### OBJECTIFS
1. Dans le test de Detroit: Become Human, relevez tous les personnages du jeu désignés par leur nom.
2. Recopiez mot pour mot le passage du test qui commence par « Possédant une qualité » et se termine par « pas plus mal. ».

### EXTRAIT SOURCE
····················
Le scénario bien que solide, force souvent le trait et n'apporte, au final, que très peu de fraicheur au genre. Les premières heures enchainent les clichés mais finissent par s'en affranchir au cours du jeu et de vos choix, les personnages de prime abord caricaturaux prennent de l'épaisseur, mention spéciale à Todd.

Connor est, à mon sens, le véritable point fort de Detroit: Become Human, ainsi que le personnage le plus raccord avec le thème central du jeu. Kara et Markus sont déviants dès le début et vivent une histoire somme toute humaine. Connor, lui, est un personnage ambigu, dont les choix façonneront la personnalité au fil du jeu. D'abord via sa relation avec Hank (qui m'a fait penser à la série Mindhunters, regardez là) qui donnera des moments drôles et parfois touchants. Ensuite avec son questionnement envers sa hiérarchie, sa mission ou encore sa propre "humanité". La scène de la piscine résumera parfaitement la psyché du personnage et donnera l'un des meilleurs moments du jeu.

La conclusion du test de Detroit: Become Human

Possédant une qualité scénaristique certaine mais souffrant des mêmes défauts que ses grands frères, Detroit: Become Human reste dans la lignée "Quantic Dream". Peu d'innovation niveau gameplay ainsi qu'une certaine rigidité viendront quelque peu entacher un récit prenant et touchant bien qu'un peu cliché sur certains points.

Allergiques aux QTE passez votre chemin, les autres foncez sur la nouvelle exclusivité PS4. Après God of War le mois dernier, Sony continue d'imposer sa "ligne éditoriale" de jeu solo à une époque où les jeux services se font de plus en plus nombreux. Et ce n'est pas plus mal.
····················
### INFORMATIONS EXTRAITES
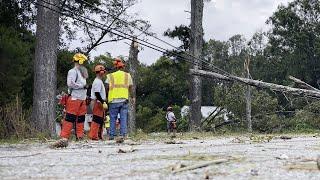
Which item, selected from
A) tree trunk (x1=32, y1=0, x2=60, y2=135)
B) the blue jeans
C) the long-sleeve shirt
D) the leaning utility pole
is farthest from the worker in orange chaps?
the leaning utility pole

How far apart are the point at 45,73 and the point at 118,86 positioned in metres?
3.22

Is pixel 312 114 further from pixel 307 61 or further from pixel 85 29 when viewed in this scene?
pixel 307 61

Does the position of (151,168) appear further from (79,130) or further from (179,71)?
(179,71)

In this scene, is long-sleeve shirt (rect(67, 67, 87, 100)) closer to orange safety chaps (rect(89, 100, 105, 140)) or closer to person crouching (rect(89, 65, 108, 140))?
person crouching (rect(89, 65, 108, 140))

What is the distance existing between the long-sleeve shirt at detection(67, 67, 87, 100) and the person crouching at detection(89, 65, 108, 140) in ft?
1.68

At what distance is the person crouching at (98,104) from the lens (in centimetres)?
1120

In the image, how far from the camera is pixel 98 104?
1139 centimetres

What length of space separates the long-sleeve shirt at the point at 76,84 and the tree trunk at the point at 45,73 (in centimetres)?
344

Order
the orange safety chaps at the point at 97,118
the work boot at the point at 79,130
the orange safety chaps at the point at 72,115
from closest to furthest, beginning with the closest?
1. the orange safety chaps at the point at 72,115
2. the work boot at the point at 79,130
3. the orange safety chaps at the point at 97,118

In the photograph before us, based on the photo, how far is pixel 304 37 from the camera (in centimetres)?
5994

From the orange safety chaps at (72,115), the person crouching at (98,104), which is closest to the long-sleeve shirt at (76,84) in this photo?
the orange safety chaps at (72,115)

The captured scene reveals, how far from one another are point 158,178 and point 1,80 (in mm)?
····················
### RÉSULTATS ATTENDUS
1. Todd, Connor, Kara, Markus, Hank

2.
Possédant une qualité scénaristique certaine mais souffrant des mêmes défauts que ses grands frères, Detroit: Become Human reste dans la lignée "Quantic Dream". Peu d'innovation niveau gameplay ainsi qu'une certaine rigidité viendront quelque peu entacher un récit prenant et touchant bien qu'un peu cliché sur certains points.

Allergiques aux QTE passez votre chemin, les autres foncez sur la nouvelle exclusivité PS4. Après God of War le mois dernier, Sony continue d'imposer sa "ligne éditoriale" de jeu solo à une époque où les jeux services se font de plus en plus nombreux. Et ce n'est pas plus mal.